Extend the news article on the Wall Street slump and Greenspan's Senate testimony, beginning after its final sentence.

### DOCUMENT PASSAGE
::::::
Recovery bubble bursts

By Tom Raum
Associated Press

WASHINGTON -- The recent stock slaughter on Wall Street has burst the hopes of financial analysts for a fast recovery from the bear market that has seen stocks stumble into one of their worst slumps in 25 years. The only solution, they say, appears to be investor patience that market forces will eventually get stocks moving up again.

President Bush has been unable to restore investor confidence with two speeches in as many weeks. Nor has Congress' rush to pass the biggest overhaul of accounting standards since the 1930s done much to improve market psychology. Federal Reserve Chairman Alan Greenspan's old magic doesn't seem to be working either.

In soothing tones, Greenspan assured the Senate Banking Committee yesterday that the economy was heading for full recovery despite lingering weakness from last year's recession. His views reinforced Bush's claims -- last week on Wall Street and again in Alabama on Monday -- of a "fundamentally strong" economy.

The slide in the markets abated somewhat during Greenspan's appearance but later resumed. The Dow fell 166 points for the day, ending almost 1,000 points below its level before Bush's Wall Street speech a week earlier aimed at calming markets. Over the past two weeks, the Dow Jones Industrial Average has fallen more than 900 points, or nearly 10 percent.

With a record 60 percent of U.S. households owning stock, more Americans are feeling the pinch than might have been imagined a decade ago. Politicians and many economists fear a broadening lack of faith in the market could plunge the nation back into recession.

Analysts said it now seems the stock selloff trend has created a set of persistent market forces that will need to be dealt with and fixed before a genuine financial markets recovery can occur. Those factors include, they added, disagreement about how much stocks are really worth, lack of trust in corporate numbers and decreased investing by foreign investors in U.S. stocks.

All of this, the experts said, could take several months to resolve.

The usual levers American leaders use to control or influence economic policy -- interest rates changes, legislative stimulus, old-fashioned presidential jawboning -- don't seem to be working or do not seem available.

"You don't have too much room to go before you're at zero," Sen. Paul Sarbanes, D-Md., the Banking Committee chairman, observed to Greenspan at yesterday's hearing.

Greenspan's Federal Reserve has cut interest rates 11 times in a row, leaving the federal funds rate -- what banks charge each other for overnight loans -- at a 40-year-low of 1.75 percent.

Greenspan told Sarbanes he was correct, noting that Japan's central bank had encountered "significant problems" after lowering rates so far that further rate cuts became meaningless.
::::::
### DATA BLOCK
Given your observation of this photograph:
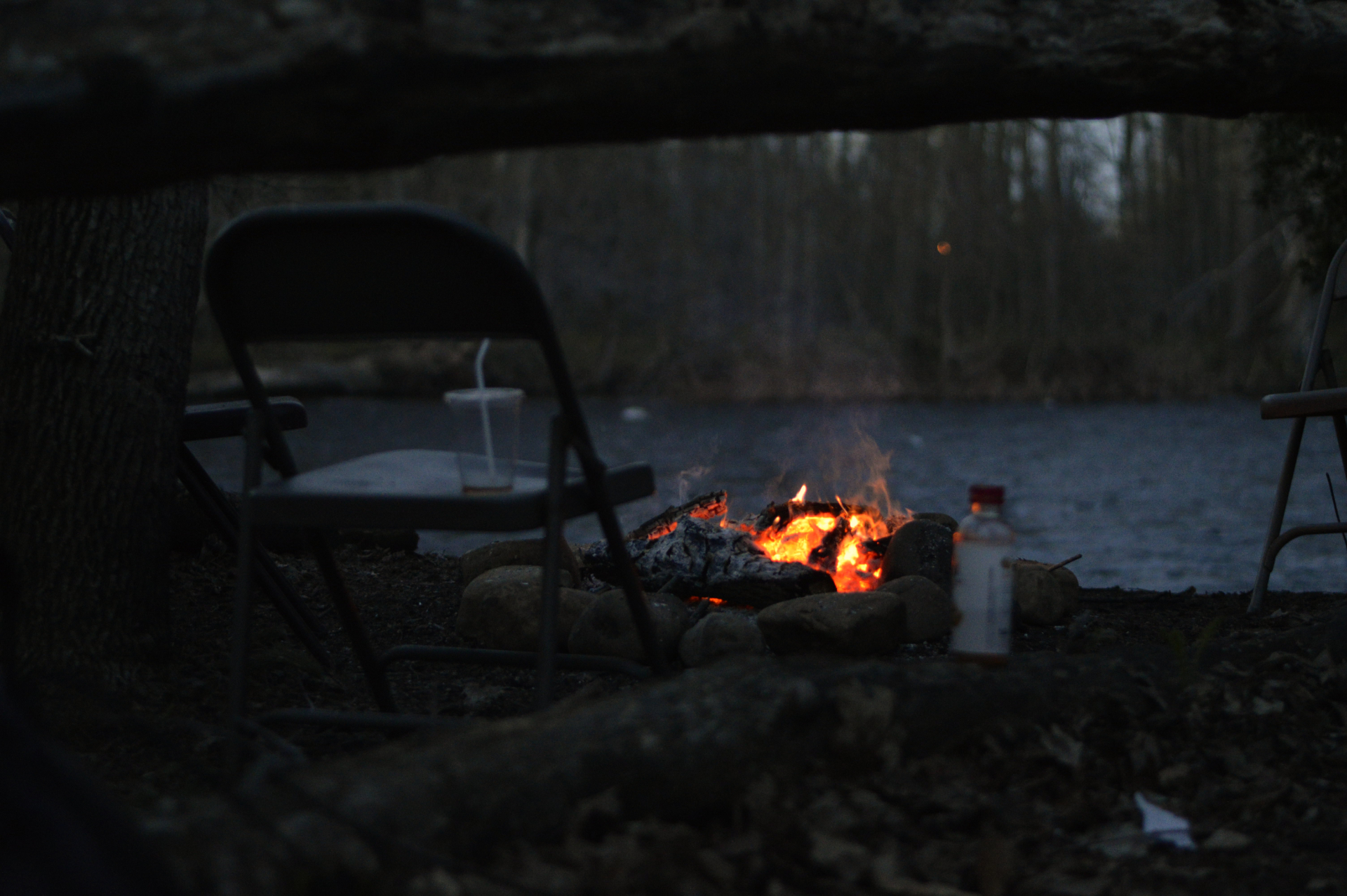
::::::
### FINAL RESULT
Still, the Fed chairman said, all U.S. indications "suggest that the economy is improving."

The market swoon and the corporate scandals contributing to it have become top political fodder, with control of both houses of Congress at stake in November's midterm elections. And, looking toward 2004, both Democrats and Republicans are mindful that no president in more than a century has been re-elected with the stock market in such doldrums.

The president's defenders accuse Democrats of overreaching in trying to tie the collapse of stock prices to administration policies and attitudes.

"The president focuses on policies that impact the economy, that impact the American people, and then the markets make the decisions they make based on whatever variety of reasons markets make," said Bush spokesman Ari Fleischer. "That's why they're called markets."

But critics suggest Bush and his advisers are making things worse.

"The lack of confidence is based on the scandals that are going on, fears that there may be more scandals out there. Perhaps the president and his economic team lack credibility. All those things are in play right now," said Leon Panetta, who served as both budget director and chief of staff to former President Clinton.

Congress is moving quickly on legislation to tighten accounting practices, with versions passing both chambers and a House-Senate conference committee soon to reconcile differences. But the flurry of congressional activity has done little to boost investor confidence.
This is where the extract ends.